Task list:
1. According to the word-count essay, how many words did the writer produce over two years of tracking?
2. Please reproduce everything in the word-count essay from "However, learning how" down to "Always more wordcount.", swapping "indie publishing" for "self-publishing".

Page extract:
So a couple of years ago I started tracking my word counts: how many new words produced daily. I did pretty well, producing over half a million words two years running. Over a million words! Woo!
However…at the same time I started tracking word counts, I experienced a massive reduction in putting out new indie work, and in writing non-ghostwritten novels.
I’m sure there are multiple factors going into this. At the same time that I started tracking word counts, I started having more luck getting ghostwriting jobs, and in fact picked up a ghostwriting job that has since turned into a kind of patronage. It still blows my mind. Not to say that I’m self-supporting as a freelancer yet; sadly, it’s taken me a long time to establish in my own mind that my time is pretty freaking valuable, and I’ve slaved over a lot of projects that paid peanuts.
Regrets? Only that I didn’t start charging anything approximating a living wage sooner. I’ve loved most of the projects that I’ve been on, whether they’ve paid well or not.
However, learning how to charge even remotely appropriately for my time (I’m not there yet, really) and I’m not making enough as a freelancer to be able to invest a lot of time in indie publishing: short-term bills make it hard to set aside time to invest in myself in a lot of ways, from indie publishing to learning new skills to simply taking time to exercise and remember to eat on a daily basis.
And that metric. Producing wordcount. Always more wordcount.
It didn’t hurt my short story writing capability. I’d sit down, pound out a story in a morning, and go back to editing or what have you in the afternoon. Write, clean up, and send: total time, around one hour per thousand words. Some good ones, some bad ones, mostly incremental gains. Even if I’d sold every single one of them at professional rates, I wouldn’t have made a living wage at writing them; they were just stress relief.

Data segment:
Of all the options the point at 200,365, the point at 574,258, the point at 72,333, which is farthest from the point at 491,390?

Answers for the exercise:
1. Over a million words, more than half a million each year.

2.
However, learning how to charge even remotely appropriately for my time (I’m not there yet, really) and I’m not making enough as a freelancer to be able to invest a lot of time in self-publishing: short-term bills make it hard to set aside time to invest in myself in a lot of ways, from self-publishing to learning new skills to simply taking time to exercise and remember to eat on a daily basis.
And that metric. Producing wordcount. Always more wordcount.